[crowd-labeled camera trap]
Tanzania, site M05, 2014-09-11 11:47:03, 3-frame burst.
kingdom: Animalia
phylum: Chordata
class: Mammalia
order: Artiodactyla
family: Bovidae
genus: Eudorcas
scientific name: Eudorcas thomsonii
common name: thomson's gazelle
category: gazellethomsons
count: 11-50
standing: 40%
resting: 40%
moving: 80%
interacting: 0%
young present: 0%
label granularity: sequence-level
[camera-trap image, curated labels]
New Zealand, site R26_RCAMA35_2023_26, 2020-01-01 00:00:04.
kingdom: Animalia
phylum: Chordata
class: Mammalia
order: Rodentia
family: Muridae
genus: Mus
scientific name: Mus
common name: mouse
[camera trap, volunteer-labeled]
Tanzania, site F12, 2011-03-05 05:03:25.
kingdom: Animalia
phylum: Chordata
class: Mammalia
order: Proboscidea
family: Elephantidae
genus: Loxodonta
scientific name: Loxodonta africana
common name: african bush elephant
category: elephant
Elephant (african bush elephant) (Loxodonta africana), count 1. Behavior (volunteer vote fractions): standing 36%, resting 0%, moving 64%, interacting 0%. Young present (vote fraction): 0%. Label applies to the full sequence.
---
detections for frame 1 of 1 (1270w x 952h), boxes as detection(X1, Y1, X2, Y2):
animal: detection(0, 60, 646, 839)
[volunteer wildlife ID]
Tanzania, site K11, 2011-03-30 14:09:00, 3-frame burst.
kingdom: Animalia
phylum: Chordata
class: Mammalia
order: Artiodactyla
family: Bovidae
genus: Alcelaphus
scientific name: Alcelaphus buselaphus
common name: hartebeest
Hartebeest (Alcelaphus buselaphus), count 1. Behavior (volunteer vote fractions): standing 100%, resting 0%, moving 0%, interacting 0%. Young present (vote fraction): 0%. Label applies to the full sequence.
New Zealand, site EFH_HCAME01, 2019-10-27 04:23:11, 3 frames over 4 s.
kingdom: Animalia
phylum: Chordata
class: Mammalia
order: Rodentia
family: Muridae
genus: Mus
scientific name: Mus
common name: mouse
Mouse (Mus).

TRY IT:
Write each entry out again, exactly as it reads above.

YOUR SOLUTION:
[crowd-labeled camera trap]
Tanzania, site M05, 2014-09-11 11:47:03, 3-frame burst.
kingdom: Animalia
phylum: Chordata
class: Mammalia
order: Artiodactyla
family: Bovidae
genus: Eudorcas
scientific name: Eudorcas thomsonii
common name: thomson's gazelle
category: gazellethomsons
count: 11-50
standing: 40%
resting: 40%
moving: 80%
interacting: 0%
young present: 0%
label granularity: sequence-level
[camera-trap image, curated labels]
New Zealand, site R26_RCAMA35_2023_26, 2020-01-01 00:00:04.
kingdom: Animalia
phylum: Chordata
class: Mammalia
order: Rodentia
family: Muridae
genus: Mus
scientific name: Mus
common name: mouse
[camera trap, volunteer-labeled]
Tanzania, site F12, 2011-03-05 05:03:25.
kingdom: Animalia
phylum: Chordata
class: Mammalia
order: Proboscidea
family: Elephantidae
genus: Loxodonta
scientific name: Loxodonta africana
common name: african bush elephant
category: elephant
Elephant (african bush elephant) (Loxodonta africana), count 1. Behavior (volunteer vote fractions): standing 36%, resting 0%, moving 64%, interacting 0%. Young present (vote fraction): 0%. Label applies to the full sequence.
---
detections for frame 1 of 1 (1270w x 952h), boxes as detection(X1, Y1, X2, Y2):
animal: detection(0, 60, 646, 839)
[volunteer wildlife ID]
Tanzania, site K11, 2011-03-30 14:09:00, 3-frame burst.
kingdom: Animalia
phylum: Chordata
class: Mammalia
order: Artiodactyla
family: Bovidae
genus: Alcelaphus
scientific name: Alcelaphus buselaphus
common name: hartebeest
Hartebeest (Alcelaphus buselaphus), count 1. Behavior (volunteer vote fractions): standing 100%, resting 0%, moving 0%, interacting 0%. Young present (vote fraction): 0%. Label applies to the full sequence.
New Zealand, site EFH_HCAME01, 2019-10-27 04:23:11, 3 frames over 4 s.
kingdom: Animalia
phylum: Chordata
class: Mammalia
order: Rodentia
family: Muridae
genus: Mus
scientific name: Mus
common name: mouse
Mouse (Mus).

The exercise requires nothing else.